Life itself appears to have been designed to minimize errors. The universal nature of the proof-reading/repair machinery, the optimized genetic code, and the G/C:A/T parity code all converge on this point. Yet despite this design logic, there is the interesting fact that cytosine is especially prone to deamination, where the removal of its exocyclic amino group converts it into uracil (a base normally found in RNA). Uracil does not exist in DNA, thus it can be effectively detected and removed by repair enzymes. However, if not detected and repaired, it can base pair with adenine, meaning that it would specify adenine during DNA replication. In a subsequent round of replication, the adenine in turn would specify thymine. The bottom line is that spontaneous deamination of cytosine can lead to a base substitution known as a transition, where C is replaced by T (and G is replaced by A on the other strand of DNA). We might expect such mutations to be quite common, as the rate constant for cytosine deamination at 37 degree C in single stranded DNA translates into a half-life for any specific cytosine of about 200 years. In fact, such high rates of deamination led researchers Poole et. al to complain of “confounded cytosine!” [1]
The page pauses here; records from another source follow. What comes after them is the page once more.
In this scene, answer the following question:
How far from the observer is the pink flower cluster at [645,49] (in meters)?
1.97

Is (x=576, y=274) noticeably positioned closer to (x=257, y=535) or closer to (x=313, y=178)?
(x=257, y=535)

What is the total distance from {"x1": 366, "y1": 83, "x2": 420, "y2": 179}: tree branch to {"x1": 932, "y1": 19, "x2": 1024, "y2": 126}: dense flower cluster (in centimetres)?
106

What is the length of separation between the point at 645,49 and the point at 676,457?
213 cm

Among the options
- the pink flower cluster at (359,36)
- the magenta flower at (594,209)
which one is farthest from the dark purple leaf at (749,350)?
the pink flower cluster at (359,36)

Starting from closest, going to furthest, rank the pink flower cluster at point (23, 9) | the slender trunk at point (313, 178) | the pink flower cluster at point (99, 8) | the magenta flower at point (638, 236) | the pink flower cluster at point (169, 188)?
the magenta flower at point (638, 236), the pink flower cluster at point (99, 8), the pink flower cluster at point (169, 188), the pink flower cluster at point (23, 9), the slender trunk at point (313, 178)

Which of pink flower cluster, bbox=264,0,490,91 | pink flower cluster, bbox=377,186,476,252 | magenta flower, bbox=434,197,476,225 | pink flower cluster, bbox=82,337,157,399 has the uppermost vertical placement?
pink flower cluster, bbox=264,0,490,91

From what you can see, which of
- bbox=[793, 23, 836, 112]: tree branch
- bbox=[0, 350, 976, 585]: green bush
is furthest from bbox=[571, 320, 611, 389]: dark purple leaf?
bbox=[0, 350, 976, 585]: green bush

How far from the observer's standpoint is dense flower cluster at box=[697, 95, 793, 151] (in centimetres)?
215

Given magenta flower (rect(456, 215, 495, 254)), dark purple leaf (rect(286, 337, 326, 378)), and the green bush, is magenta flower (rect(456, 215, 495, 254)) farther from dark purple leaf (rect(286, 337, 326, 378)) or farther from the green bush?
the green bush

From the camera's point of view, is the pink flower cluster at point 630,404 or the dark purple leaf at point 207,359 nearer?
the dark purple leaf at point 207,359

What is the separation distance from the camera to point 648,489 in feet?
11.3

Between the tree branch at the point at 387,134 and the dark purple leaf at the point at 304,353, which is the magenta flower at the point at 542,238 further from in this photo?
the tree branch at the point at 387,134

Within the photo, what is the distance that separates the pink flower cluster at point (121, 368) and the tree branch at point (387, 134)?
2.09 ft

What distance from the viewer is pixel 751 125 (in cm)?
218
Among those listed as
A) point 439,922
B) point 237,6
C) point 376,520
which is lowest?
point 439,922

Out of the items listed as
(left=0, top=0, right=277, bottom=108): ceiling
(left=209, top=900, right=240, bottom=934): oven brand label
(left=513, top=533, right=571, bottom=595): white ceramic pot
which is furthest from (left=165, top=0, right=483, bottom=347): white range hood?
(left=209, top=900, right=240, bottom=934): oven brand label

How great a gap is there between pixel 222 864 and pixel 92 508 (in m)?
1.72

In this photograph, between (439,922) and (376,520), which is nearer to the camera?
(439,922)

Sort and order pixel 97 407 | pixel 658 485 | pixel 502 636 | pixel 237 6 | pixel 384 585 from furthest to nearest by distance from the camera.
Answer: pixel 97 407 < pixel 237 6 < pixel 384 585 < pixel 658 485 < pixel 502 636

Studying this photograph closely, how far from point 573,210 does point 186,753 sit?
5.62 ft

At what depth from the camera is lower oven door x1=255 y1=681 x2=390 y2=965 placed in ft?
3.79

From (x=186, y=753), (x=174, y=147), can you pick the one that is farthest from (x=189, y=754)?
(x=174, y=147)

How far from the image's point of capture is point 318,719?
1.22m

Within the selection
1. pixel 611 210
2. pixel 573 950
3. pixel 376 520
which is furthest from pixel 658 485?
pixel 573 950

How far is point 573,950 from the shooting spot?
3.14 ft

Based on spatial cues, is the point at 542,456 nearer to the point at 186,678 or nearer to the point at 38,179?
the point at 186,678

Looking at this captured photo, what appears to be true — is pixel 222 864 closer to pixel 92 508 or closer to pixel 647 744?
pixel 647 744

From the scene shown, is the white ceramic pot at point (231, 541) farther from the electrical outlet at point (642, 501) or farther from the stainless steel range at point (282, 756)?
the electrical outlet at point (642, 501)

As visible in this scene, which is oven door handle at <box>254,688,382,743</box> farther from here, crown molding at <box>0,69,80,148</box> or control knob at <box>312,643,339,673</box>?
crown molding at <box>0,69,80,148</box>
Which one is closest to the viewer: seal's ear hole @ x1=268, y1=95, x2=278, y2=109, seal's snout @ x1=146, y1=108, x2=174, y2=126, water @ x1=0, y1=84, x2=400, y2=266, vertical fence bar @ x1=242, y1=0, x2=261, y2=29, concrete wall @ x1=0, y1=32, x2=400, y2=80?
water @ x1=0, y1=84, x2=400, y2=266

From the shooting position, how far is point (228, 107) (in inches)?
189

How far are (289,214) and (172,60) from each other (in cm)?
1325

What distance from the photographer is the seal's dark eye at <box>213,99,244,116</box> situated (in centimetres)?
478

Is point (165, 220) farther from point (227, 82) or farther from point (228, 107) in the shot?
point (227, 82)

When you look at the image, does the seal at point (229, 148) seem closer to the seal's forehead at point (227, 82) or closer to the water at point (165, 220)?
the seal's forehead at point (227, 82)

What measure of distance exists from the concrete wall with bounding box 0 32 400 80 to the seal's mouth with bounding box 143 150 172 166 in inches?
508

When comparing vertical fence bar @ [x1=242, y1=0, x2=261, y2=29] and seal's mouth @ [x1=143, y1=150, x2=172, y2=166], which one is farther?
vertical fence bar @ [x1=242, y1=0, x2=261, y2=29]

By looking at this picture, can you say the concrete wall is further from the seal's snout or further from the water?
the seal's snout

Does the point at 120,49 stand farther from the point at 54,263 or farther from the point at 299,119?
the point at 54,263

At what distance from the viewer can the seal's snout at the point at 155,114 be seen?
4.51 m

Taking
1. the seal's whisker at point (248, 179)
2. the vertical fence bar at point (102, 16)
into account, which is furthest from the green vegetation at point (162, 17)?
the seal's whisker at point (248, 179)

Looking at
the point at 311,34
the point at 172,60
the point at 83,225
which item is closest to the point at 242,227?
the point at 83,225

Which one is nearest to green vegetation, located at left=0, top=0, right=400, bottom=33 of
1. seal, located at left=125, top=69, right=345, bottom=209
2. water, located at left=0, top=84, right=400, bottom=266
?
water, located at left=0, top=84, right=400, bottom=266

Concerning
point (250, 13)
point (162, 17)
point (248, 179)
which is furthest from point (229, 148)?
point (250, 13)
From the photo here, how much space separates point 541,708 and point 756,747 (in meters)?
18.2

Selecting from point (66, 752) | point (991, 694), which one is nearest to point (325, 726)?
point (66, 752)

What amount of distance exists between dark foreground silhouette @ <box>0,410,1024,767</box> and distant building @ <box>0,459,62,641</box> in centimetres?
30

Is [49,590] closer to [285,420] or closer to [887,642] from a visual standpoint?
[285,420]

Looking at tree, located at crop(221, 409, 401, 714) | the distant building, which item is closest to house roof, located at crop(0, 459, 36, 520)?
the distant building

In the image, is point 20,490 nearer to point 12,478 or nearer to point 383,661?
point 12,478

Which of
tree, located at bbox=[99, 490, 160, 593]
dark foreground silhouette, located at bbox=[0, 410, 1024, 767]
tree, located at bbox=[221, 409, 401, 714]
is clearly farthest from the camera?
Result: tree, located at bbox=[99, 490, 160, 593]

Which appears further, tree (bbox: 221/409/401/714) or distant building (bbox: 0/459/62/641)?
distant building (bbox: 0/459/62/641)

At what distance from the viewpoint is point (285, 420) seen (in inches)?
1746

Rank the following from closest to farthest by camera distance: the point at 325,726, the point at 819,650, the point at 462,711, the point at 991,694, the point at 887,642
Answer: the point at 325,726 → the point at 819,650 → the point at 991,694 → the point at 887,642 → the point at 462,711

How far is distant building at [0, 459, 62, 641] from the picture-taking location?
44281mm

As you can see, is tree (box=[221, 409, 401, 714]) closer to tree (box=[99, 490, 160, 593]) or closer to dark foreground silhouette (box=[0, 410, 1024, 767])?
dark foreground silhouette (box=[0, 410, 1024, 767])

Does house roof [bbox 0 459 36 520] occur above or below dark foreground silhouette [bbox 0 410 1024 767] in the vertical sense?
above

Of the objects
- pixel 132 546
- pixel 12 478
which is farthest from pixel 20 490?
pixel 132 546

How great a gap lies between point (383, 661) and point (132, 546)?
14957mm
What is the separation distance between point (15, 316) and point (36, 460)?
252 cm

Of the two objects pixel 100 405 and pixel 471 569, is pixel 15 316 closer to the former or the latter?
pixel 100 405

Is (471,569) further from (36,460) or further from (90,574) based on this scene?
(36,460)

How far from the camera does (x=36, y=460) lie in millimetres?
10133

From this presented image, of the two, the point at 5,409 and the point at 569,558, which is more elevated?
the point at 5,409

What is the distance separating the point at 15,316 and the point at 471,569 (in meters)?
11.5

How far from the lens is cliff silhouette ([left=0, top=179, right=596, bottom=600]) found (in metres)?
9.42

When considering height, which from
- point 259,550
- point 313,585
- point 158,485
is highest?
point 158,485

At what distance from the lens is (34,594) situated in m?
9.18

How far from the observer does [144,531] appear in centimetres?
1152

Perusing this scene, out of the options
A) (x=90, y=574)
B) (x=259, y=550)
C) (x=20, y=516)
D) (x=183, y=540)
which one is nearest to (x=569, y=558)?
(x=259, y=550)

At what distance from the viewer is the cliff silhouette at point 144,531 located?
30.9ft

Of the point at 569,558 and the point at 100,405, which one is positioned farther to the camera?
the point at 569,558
We would thus seem to have two contradictory lines of evidence. On one hand, there is the growing list of evidence to support the hypothesis that error correction was an important principle guiding the design of life. Yet the incorporation of cytosine works against such efforts, given its predisposition to spark a mutation. In fact, Poole et al. go so far as to argue, “Any engineer would have replaced cytosine, but evolution is a tinkerer not an engineer.” From a design perspective, how might these contrary dynamics be reconciled? That is, given the emphasis on error correction, why would an engineer include cytosine?